So begins a powerful postmodern myth of globalization that spans Muhammad’s jahiliyya and today’s cosmopolitan London: immigration, the big city, and the unavoidable accompaniment: terrorism. Salman Rushdie’s Satanic Verses features as its heroes Gibreel Farishta, the angel Gabriel who doubles as a Bollywood superstar, and Saladin Chamcha, the satanic anti-hero Salah al-Din who tries but fails to be British. In their interactions in heaven and on earth both are beyond reality and imagination, good and evil, past and present, East and West.

 The present wave of Islamic resurgence coincides with the era of globalization. Radical Islamists perpetuate the religio-national struggles begun at the height of modernity by the Muslim Brothers and Jama‘at-i Islami against colonial powers and indigenous secularized governments; but, operating from globally marginalized Muslim countries or from Western diaspora enclaves, Osama Bin Laden and the Jihadi-Salafis also transcend their forebears in an apocalyptic fight against worldwide unbelief.2

 At the other end of the scale, liberal Islamic intellectuals, many of them living in North America or Western Europe, are reiterating the modernist quest of Muhammad ‘Abduh and Sayyid Ahmad Khan to accommodate the West; yet, at the same time today’s modernists substitute for their predecessors’ apologetics a new confidence in a shared worldwide destiny.3

 From yet another angle, localized Muslim masses in the shantytowns of underdeveloped Muslim-majority countries or in the banlieues of the big cities in the West, once thought to be festering in their place, are now seen claiming their rights and freedoms, whether in the popular uprisings of the so-called Arab Spring or in demanding recognition as citizens on equal terms with the non-Muslim majorities in the West.

The media is an indispensable component of these popular uprisings as well as of the contemporary Islamic resurgence. From Imam Khomeini’s smuggled cassette tapes of his sermons during the Islamic revolution in Iran, to Osama Bin Laden’s provocative declarations of unbounded jihad against America and its allies on al-Jazeera, to Yusuf al-Qaradawi’s moderated Wasatiyya tendency on the same channel, to Tariq Ramadan’s appearances in the Western media calling for intercivilizational dialogue, to Shaykh Nazim’s online spiritual advice to virtual disciples, to ‘Amr Khalid’s “New Preaching,” Muslim men of religion of all colors and shades have made full use of the new informational technology to promote their various causes.

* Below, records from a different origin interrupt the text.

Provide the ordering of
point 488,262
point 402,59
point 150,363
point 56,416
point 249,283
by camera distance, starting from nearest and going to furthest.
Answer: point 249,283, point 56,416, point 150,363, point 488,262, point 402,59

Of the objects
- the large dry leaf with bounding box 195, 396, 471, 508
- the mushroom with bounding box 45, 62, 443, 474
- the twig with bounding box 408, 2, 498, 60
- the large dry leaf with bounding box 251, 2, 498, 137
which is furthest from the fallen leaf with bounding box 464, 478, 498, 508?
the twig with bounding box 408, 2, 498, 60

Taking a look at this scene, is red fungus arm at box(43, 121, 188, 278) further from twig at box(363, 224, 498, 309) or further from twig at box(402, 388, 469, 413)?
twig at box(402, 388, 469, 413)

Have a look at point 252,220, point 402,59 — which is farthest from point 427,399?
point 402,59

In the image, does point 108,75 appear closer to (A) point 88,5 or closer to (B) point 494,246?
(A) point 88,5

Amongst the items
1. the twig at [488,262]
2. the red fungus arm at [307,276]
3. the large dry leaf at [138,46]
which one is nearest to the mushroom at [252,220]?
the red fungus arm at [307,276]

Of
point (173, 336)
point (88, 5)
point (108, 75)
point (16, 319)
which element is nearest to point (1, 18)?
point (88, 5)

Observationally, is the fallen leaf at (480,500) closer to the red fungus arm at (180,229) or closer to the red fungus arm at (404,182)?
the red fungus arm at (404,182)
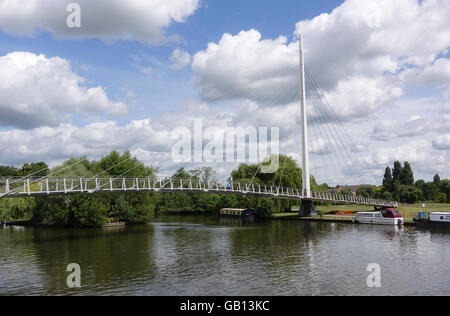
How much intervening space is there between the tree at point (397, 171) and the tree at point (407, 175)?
0.88 metres

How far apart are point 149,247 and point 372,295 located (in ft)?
70.5

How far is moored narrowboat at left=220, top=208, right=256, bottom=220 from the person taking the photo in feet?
227

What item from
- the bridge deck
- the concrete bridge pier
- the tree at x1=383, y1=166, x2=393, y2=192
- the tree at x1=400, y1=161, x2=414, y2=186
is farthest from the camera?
the tree at x1=400, y1=161, x2=414, y2=186

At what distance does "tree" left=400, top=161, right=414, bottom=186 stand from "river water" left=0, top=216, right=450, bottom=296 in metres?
71.1

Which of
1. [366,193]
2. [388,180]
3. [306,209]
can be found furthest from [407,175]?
[306,209]

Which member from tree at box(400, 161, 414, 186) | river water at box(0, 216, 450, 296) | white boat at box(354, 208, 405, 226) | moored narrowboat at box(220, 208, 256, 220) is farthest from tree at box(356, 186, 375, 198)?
river water at box(0, 216, 450, 296)

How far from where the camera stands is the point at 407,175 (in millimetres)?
105188

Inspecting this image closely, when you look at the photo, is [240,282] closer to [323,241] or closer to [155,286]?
[155,286]

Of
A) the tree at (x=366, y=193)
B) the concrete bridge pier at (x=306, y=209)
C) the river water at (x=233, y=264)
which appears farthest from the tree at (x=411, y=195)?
the river water at (x=233, y=264)

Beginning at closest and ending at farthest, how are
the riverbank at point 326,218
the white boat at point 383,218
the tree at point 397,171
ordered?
1. the white boat at point 383,218
2. the riverbank at point 326,218
3. the tree at point 397,171

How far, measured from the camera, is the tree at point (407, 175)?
104625 mm

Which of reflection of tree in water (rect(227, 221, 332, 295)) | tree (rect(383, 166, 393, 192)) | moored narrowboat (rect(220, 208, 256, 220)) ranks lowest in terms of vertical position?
moored narrowboat (rect(220, 208, 256, 220))

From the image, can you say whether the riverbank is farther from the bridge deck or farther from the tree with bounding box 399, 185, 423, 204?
the tree with bounding box 399, 185, 423, 204

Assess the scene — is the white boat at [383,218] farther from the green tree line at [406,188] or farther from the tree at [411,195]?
the tree at [411,195]
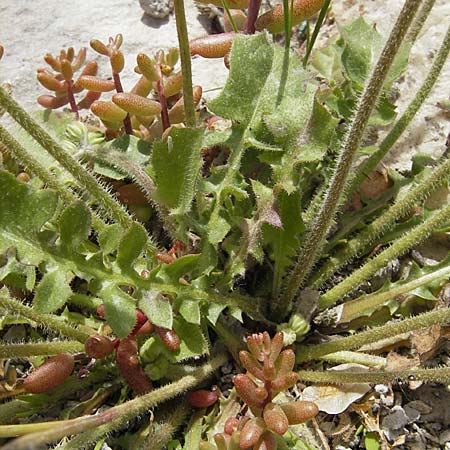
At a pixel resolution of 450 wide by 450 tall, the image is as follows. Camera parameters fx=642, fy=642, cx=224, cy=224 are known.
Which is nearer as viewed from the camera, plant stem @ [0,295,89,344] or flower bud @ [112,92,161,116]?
plant stem @ [0,295,89,344]

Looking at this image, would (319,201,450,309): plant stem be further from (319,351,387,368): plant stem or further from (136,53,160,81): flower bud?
(136,53,160,81): flower bud

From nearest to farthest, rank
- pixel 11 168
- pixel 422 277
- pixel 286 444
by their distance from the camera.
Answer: pixel 286 444
pixel 422 277
pixel 11 168

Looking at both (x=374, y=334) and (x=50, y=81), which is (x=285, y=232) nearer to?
(x=374, y=334)

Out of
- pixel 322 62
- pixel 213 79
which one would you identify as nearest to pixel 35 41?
pixel 213 79

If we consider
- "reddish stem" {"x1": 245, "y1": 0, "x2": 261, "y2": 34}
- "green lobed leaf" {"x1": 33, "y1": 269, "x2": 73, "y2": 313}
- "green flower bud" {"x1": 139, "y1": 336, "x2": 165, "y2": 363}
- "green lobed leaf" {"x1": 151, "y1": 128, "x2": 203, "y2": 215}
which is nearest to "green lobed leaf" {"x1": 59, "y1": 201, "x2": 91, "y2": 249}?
"green lobed leaf" {"x1": 33, "y1": 269, "x2": 73, "y2": 313}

 The veteran Arab Afghans’ easy shift between arenas of conflict in Bosnia, Chechnya, Somalia, Kashmir, and the Philippines, the spectacle of 9/11 in New York and Washington, and internationally financed “start-up” terrorist acts from Madrid and London to Casablanca and Bali, and the jihadi da’wa (call to Islam) on the internet, all indicate that radical Islam fully participates in the current compression of the world.4

Myth and Memory

The literature on Islam and globalization is vast and rapidly growing.5 There is also a wide variety of studies on the place of the mass media in the contemporary Islamic resurgence.6 The present book seeks to contribute to this ongoing research by focusing on two interrelated theoretical perspectives that constitute a major component in the culture of globalization. These revolve around the concepts of myth and memory. The importance of myths of origins and collective memory has been recognized in the study of Western culture, and perhaps especially in the study of Israel,7 but until now it has been little used in the study of Islam, and hardly at all in the study of globalized Islam.8

Mythological thinking and socio-cultural remembering (and forgetting) have been major mechanisms for the constitution and maintenance of all societies, both premodern and modern. Articulated through religious beliefs,9 or the imagination of the nation,10 they secure their communities’ attachment to specific times and places.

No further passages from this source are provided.